--- WHAT TO DO ---
Rewrite the lines of the listing below, replacing "grommet" with "eyelet" and leaving everything else as it is. Begin at the line that has "Is the point at 235,127, as", stop after the line that has "the wooden mast at point 403,88 <", and omit the pictures.

Rows of spatial question data:
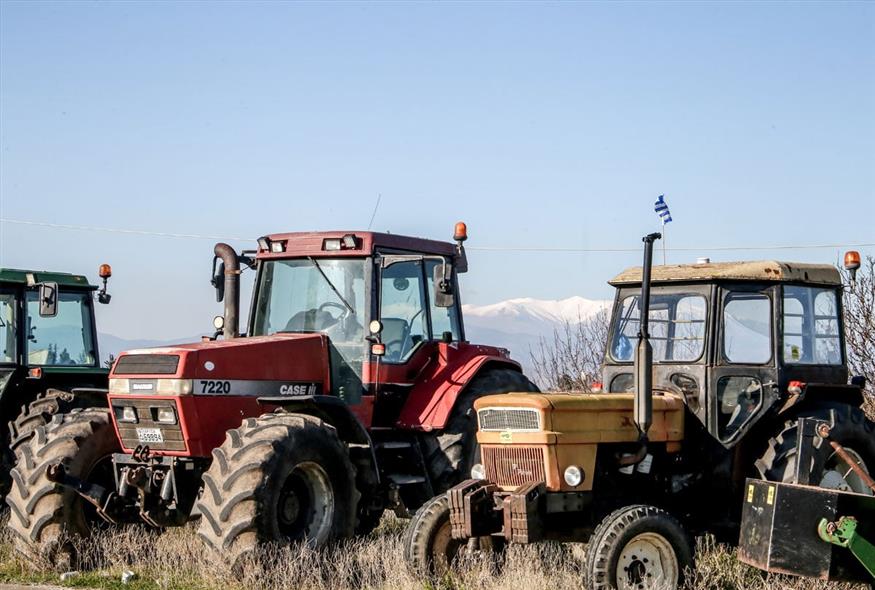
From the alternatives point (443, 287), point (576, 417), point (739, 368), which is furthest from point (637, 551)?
point (443, 287)

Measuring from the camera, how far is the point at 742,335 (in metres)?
9.38

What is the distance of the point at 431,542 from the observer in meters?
8.82

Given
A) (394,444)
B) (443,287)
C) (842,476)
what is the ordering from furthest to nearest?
(394,444), (443,287), (842,476)

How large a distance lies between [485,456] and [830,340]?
296 centimetres

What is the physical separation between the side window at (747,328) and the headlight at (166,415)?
425cm

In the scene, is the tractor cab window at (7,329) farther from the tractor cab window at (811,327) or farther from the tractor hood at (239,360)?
the tractor cab window at (811,327)

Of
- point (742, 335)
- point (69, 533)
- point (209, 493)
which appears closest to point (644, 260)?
point (742, 335)

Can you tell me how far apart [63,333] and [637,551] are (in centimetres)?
798

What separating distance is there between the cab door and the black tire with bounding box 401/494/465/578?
6.76 ft

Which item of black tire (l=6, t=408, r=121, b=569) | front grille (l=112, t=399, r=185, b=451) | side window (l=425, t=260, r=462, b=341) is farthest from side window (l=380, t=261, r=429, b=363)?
black tire (l=6, t=408, r=121, b=569)

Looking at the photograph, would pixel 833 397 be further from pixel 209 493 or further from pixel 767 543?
pixel 209 493

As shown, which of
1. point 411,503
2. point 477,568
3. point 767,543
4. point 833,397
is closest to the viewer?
point 767,543

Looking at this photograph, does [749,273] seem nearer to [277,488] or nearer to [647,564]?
[647,564]

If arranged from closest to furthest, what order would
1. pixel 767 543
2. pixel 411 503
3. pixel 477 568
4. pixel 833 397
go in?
pixel 767 543 → pixel 477 568 → pixel 833 397 → pixel 411 503
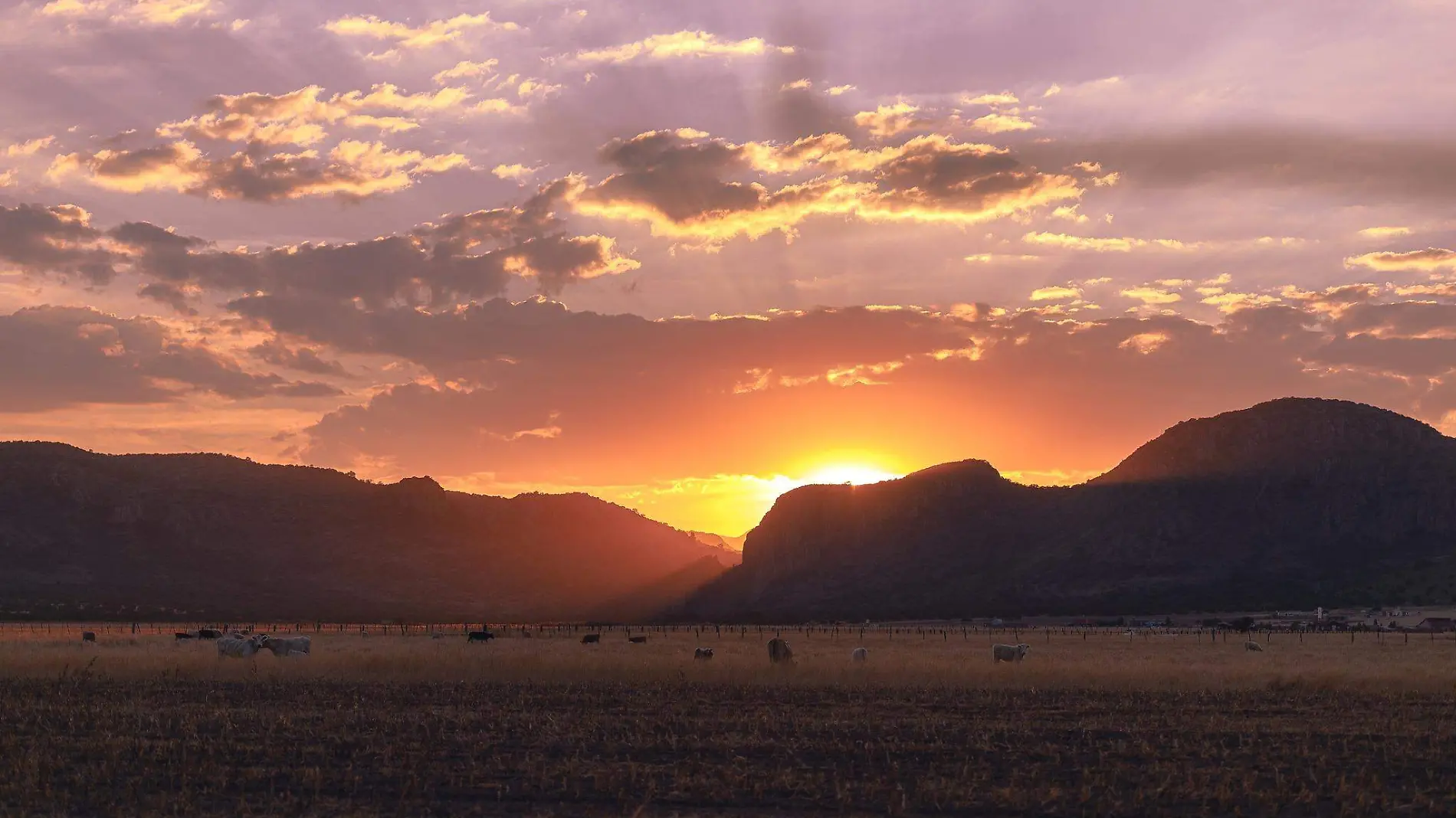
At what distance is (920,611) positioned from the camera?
16912 cm

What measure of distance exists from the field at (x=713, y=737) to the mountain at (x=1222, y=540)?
11532cm

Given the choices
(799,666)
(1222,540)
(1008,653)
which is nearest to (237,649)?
(799,666)

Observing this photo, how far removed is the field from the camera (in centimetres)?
1958

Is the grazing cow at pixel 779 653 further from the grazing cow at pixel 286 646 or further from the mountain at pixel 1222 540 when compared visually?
the mountain at pixel 1222 540

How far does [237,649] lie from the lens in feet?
168

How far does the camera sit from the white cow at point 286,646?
51.4 metres

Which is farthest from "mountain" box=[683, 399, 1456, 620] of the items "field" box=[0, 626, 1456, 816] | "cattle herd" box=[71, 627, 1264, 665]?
"field" box=[0, 626, 1456, 816]

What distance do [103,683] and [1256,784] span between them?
33.1m

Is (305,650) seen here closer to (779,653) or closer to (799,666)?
(779,653)

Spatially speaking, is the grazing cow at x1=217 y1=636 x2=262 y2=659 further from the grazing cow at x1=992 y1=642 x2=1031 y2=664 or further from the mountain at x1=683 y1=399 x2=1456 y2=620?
the mountain at x1=683 y1=399 x2=1456 y2=620

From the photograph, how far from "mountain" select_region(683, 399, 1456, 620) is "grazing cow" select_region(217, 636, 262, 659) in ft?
374

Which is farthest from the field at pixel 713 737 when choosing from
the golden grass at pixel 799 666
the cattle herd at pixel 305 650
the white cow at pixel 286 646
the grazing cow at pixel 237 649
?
the white cow at pixel 286 646

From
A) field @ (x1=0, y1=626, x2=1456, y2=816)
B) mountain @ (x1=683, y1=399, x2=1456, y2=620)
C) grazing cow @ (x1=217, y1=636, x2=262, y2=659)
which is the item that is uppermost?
mountain @ (x1=683, y1=399, x2=1456, y2=620)

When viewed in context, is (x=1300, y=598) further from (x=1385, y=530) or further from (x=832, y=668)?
(x=832, y=668)
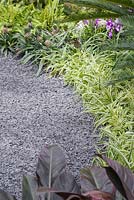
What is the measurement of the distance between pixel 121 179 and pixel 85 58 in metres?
3.58

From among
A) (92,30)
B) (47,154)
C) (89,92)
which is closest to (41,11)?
(92,30)

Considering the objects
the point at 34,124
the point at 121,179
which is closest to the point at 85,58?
the point at 34,124

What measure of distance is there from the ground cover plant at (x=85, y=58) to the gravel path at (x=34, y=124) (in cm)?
Result: 13

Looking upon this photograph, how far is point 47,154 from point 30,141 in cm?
189

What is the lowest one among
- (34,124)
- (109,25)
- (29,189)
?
(34,124)

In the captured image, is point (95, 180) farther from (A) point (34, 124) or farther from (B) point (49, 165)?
(A) point (34, 124)

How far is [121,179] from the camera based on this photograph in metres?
1.61

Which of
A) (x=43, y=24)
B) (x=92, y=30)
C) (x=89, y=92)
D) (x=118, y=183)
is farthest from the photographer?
(x=43, y=24)

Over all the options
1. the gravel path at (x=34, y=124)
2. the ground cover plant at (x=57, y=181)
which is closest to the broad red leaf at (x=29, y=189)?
A: the ground cover plant at (x=57, y=181)

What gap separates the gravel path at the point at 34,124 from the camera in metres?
3.43

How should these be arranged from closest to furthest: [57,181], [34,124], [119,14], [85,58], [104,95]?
[57,181]
[119,14]
[34,124]
[104,95]
[85,58]

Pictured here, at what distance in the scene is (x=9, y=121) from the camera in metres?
4.16

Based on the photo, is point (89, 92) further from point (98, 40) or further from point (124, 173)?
point (124, 173)

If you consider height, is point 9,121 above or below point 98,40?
below
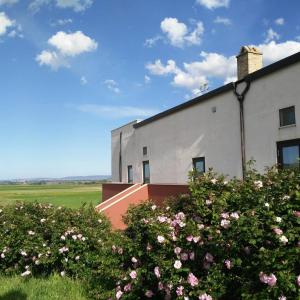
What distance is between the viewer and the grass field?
6.66 meters

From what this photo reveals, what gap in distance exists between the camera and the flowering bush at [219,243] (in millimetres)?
4246

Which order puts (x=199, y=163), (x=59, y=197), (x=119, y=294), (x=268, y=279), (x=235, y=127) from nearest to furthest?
(x=268, y=279) → (x=119, y=294) → (x=235, y=127) → (x=199, y=163) → (x=59, y=197)

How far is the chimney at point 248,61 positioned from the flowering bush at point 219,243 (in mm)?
10456

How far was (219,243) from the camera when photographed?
4734 mm

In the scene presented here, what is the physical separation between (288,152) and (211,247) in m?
8.23

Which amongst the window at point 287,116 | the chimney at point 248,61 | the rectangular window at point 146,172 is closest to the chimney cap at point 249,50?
the chimney at point 248,61

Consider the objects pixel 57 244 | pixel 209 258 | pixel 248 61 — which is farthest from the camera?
pixel 248 61

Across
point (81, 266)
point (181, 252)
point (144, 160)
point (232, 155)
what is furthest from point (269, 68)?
point (144, 160)

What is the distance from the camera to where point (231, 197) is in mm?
5375

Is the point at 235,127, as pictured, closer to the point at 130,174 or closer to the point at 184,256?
the point at 184,256

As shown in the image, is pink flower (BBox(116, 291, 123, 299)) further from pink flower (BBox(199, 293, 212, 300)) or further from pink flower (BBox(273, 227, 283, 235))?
pink flower (BBox(273, 227, 283, 235))

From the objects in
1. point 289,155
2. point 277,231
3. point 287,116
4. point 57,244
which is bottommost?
point 57,244

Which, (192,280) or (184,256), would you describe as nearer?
(192,280)

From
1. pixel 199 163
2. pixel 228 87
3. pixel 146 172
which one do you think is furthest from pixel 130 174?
pixel 228 87
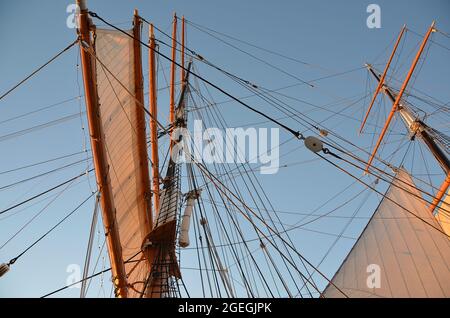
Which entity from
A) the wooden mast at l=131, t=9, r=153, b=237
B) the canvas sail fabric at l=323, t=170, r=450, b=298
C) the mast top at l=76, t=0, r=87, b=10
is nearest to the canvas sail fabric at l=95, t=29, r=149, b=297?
the wooden mast at l=131, t=9, r=153, b=237

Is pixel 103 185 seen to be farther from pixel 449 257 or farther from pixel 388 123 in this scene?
pixel 388 123

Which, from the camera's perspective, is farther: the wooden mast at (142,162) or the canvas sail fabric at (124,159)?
the canvas sail fabric at (124,159)

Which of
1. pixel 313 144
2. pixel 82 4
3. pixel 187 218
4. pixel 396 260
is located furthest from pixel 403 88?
pixel 82 4

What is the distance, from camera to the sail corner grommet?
3329 mm

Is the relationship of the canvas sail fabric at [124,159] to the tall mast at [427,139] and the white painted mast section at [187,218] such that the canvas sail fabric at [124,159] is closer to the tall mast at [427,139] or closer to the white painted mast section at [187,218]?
the white painted mast section at [187,218]

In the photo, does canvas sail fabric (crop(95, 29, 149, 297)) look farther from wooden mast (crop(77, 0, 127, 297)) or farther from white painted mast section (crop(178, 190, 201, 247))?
wooden mast (crop(77, 0, 127, 297))

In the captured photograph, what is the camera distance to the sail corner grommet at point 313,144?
333 centimetres

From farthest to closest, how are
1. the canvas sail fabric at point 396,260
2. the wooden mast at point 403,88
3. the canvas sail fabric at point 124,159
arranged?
the wooden mast at point 403,88 < the canvas sail fabric at point 124,159 < the canvas sail fabric at point 396,260

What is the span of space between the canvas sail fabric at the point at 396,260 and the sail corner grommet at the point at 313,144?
420cm

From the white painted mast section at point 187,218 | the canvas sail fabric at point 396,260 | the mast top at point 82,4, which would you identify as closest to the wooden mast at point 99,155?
the mast top at point 82,4

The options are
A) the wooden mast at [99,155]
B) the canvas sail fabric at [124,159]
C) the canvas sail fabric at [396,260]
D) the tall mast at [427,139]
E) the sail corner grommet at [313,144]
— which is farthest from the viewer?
the tall mast at [427,139]

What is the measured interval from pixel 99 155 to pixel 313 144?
355cm

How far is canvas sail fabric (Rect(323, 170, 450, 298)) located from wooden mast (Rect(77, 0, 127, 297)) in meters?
A: 4.80
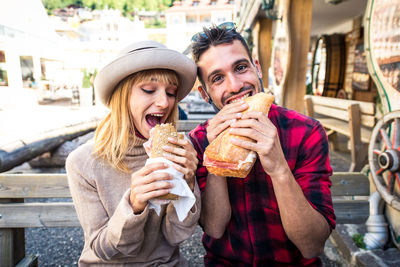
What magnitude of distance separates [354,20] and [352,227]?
7.27m

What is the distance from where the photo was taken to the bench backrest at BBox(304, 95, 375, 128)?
156 inches

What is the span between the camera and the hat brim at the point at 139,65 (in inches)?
60.1

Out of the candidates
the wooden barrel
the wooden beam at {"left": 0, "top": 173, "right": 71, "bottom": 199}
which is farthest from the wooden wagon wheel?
the wooden barrel

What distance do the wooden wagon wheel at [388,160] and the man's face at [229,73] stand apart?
1153 mm

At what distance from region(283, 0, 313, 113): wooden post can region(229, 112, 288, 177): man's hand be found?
303cm

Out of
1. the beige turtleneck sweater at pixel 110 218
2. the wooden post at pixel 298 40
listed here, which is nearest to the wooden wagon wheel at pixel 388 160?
the beige turtleneck sweater at pixel 110 218

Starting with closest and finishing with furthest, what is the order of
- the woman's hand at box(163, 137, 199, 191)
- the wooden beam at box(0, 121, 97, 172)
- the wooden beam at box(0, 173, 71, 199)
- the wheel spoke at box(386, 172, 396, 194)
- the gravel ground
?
the woman's hand at box(163, 137, 199, 191), the wheel spoke at box(386, 172, 396, 194), the wooden beam at box(0, 173, 71, 199), the gravel ground, the wooden beam at box(0, 121, 97, 172)

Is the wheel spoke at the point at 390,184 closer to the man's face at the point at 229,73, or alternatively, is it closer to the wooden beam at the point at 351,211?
the wooden beam at the point at 351,211

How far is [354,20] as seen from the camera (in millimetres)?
7965

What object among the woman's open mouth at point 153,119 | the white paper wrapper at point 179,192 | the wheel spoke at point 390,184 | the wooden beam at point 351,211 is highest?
the woman's open mouth at point 153,119

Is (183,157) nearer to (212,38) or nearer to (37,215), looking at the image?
(212,38)

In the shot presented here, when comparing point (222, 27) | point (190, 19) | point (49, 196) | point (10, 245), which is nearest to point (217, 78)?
point (222, 27)

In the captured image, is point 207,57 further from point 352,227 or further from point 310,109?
point 310,109

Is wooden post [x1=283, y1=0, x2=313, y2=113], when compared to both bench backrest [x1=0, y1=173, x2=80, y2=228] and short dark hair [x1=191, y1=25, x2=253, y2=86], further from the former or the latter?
bench backrest [x1=0, y1=173, x2=80, y2=228]
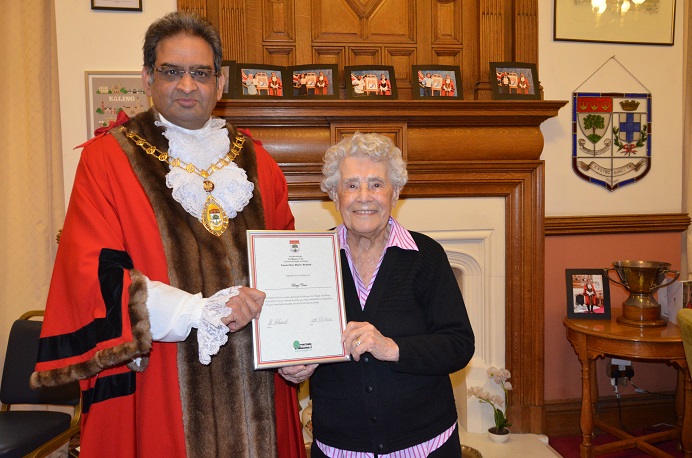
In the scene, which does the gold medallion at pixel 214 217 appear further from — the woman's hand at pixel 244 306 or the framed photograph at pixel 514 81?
the framed photograph at pixel 514 81

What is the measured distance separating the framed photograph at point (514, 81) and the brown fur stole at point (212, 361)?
2291 mm

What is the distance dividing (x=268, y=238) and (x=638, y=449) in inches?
121

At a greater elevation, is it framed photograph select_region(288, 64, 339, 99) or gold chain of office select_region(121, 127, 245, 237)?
framed photograph select_region(288, 64, 339, 99)

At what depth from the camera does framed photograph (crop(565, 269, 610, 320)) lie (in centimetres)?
362

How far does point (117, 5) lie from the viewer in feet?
11.1

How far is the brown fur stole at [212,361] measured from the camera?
1.79m

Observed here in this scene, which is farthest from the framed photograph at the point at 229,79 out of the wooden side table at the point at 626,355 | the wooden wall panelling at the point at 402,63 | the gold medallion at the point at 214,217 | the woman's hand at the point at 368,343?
the wooden side table at the point at 626,355

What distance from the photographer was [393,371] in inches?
70.1

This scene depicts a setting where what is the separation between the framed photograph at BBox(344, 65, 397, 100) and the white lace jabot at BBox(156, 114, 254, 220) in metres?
1.65

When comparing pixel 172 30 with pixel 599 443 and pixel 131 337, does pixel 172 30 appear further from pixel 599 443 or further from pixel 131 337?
pixel 599 443

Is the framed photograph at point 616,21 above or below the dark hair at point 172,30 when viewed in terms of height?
above

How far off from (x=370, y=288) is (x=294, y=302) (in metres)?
0.25

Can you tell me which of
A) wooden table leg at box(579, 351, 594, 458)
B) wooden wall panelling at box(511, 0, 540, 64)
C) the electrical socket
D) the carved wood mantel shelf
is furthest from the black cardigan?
the electrical socket

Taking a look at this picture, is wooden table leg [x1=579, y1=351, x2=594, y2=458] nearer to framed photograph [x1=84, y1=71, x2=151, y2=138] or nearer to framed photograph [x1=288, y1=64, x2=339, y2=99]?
framed photograph [x1=288, y1=64, x2=339, y2=99]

--- EXERCISE SOLUTION ---
Is the point at 235,127, as pictured, closer to the point at 130,174 or closer to the point at 184,256?
the point at 184,256

As shown in the image, is pink flower (BBox(116, 291, 123, 299)) further from pink flower (BBox(199, 293, 212, 300)) or further from pink flower (BBox(273, 227, 283, 235))?
pink flower (BBox(273, 227, 283, 235))

From the objects in
1. point 289,155
2. point 277,231
3. point 287,116
4. point 57,244
which is bottommost?
point 57,244

Which, (192,280) or (184,256), would you describe as nearer?
(192,280)

From
1. pixel 199 163
2. pixel 228 87
3. pixel 146 172
which one do you think is furthest from pixel 130 174?
pixel 228 87
Which entity from
A) the wooden mast at l=131, t=9, r=153, b=237
B) the canvas sail fabric at l=323, t=170, r=450, b=298
C) the mast top at l=76, t=0, r=87, b=10
is nearest to the canvas sail fabric at l=95, t=29, r=149, b=297?
the wooden mast at l=131, t=9, r=153, b=237

Is pixel 103 185 seen to be farther from pixel 449 257 or farther from pixel 388 123 in this scene?
pixel 388 123

Which, from the camera's perspective, is farther: the wooden mast at (142,162) or the canvas sail fabric at (124,159)?
the canvas sail fabric at (124,159)

Which of
1. pixel 313 144
2. pixel 82 4
3. pixel 187 218
4. pixel 396 260
is located furthest from pixel 403 88?
pixel 82 4

What is the distance, from camera to the sail corner eyelet?
3329 mm

Is the relationship of the canvas sail fabric at [124,159] to the tall mast at [427,139] and the white painted mast section at [187,218] such that the canvas sail fabric at [124,159] is closer to the tall mast at [427,139] or closer to the white painted mast section at [187,218]?
the white painted mast section at [187,218]

In the photo, does canvas sail fabric (crop(95, 29, 149, 297)) look farther from wooden mast (crop(77, 0, 127, 297)) or farther from white painted mast section (crop(178, 190, 201, 247))?
wooden mast (crop(77, 0, 127, 297))

In the captured photograph, what is the camera distance to the sail corner eyelet at point 313,144?
333 centimetres

From farthest to closest, how are
1. the canvas sail fabric at point 396,260
2. the wooden mast at point 403,88
3. the canvas sail fabric at point 124,159
arranged?
the wooden mast at point 403,88 < the canvas sail fabric at point 124,159 < the canvas sail fabric at point 396,260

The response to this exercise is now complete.